===== Excerpt to read =====

Then number of empty spaces is:

:::center
`num_empty_spaces = page_width - sentence_length`
:::

For the length of the sentence, we also need to count the number of spaces between the words.

Let’s define a function `LineCost(i, j)`.

- $i$ is the index of the first word on this line
- $j$ is the index of the last word on this line
- Both $i$ and $j$ are indices for the $\texttt{words}$ array

$$
\text{LineCost}(i, j) = \begin{cases}
\infty&\text{if the words doesn't fit}\\
0 &\text{if the words fit and $j$ is the last}\\
(\text{num empty spaces})^3 & \text{Otherwise}

\end{cases}
$$

!!!info
This is a bit different from the previous backtracking problems. We are incorporating the `find valid choices` step into this cost function by using $\infty$ as 1 of the costs.

===== Extracted entries =====

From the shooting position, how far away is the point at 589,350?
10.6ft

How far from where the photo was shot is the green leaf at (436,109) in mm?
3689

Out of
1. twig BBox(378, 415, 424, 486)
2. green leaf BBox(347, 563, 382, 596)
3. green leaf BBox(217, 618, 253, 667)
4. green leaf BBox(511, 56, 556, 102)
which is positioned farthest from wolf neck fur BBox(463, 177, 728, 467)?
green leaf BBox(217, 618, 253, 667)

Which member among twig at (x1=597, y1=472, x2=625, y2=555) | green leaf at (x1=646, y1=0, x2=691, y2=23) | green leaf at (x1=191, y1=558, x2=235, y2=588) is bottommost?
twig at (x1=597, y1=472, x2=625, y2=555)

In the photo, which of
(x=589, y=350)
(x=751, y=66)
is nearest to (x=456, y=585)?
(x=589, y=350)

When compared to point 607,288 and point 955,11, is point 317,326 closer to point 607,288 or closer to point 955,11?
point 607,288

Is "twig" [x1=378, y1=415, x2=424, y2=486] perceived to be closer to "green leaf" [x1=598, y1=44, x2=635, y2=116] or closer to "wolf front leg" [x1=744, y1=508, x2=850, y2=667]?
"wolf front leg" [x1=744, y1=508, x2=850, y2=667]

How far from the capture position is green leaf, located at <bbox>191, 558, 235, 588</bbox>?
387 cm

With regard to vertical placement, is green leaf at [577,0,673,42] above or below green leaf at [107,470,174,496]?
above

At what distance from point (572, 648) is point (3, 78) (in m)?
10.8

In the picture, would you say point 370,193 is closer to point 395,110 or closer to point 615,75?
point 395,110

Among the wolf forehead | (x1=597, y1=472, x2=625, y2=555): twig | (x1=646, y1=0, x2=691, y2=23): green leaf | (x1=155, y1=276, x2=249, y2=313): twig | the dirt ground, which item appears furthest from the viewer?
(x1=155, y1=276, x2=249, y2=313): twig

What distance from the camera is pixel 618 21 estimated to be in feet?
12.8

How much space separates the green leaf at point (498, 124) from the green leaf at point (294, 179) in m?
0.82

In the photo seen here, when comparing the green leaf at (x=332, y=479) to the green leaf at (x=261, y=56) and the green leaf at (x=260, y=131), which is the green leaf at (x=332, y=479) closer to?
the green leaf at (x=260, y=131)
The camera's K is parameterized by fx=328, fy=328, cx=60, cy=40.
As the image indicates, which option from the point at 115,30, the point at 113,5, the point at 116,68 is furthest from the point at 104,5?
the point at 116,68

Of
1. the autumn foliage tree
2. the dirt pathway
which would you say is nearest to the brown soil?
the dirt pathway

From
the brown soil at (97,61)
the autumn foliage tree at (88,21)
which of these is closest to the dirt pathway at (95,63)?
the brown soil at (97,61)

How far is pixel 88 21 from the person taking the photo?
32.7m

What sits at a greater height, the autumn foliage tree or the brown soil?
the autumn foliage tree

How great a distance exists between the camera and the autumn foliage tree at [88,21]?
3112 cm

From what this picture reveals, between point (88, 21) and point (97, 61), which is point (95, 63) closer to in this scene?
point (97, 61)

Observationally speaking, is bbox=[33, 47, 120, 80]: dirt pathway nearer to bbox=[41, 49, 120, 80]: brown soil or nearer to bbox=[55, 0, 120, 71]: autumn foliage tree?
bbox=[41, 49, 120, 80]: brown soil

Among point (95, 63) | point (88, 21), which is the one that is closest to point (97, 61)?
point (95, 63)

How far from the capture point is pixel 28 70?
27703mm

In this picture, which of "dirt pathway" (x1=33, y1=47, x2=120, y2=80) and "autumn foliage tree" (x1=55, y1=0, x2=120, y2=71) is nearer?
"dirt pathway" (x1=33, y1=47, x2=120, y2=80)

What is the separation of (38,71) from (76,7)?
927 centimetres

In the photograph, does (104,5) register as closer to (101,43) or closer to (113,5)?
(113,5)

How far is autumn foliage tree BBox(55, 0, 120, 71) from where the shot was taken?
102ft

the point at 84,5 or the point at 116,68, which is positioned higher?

=====

Extend the text-justification walkthrough that opens this page, picking up right after its final sentence about the line cost function.

_Exercise answer_
!!!

To compute the number of empty spaces, lets define:

$$
\text{Extras}(i, j) =  \texttt{page\_width} -\underbrace{ (j-i)}_\text{space between words} - \underbrace{\sum_{k=i}^j \texttt{len(words[k])}}_\text{actual letters}
$$

where $i, j$ are the indices of the original words array. We can see that computing $\text{Extras}$ will take $O(n)$ time where $n$ is the number of words.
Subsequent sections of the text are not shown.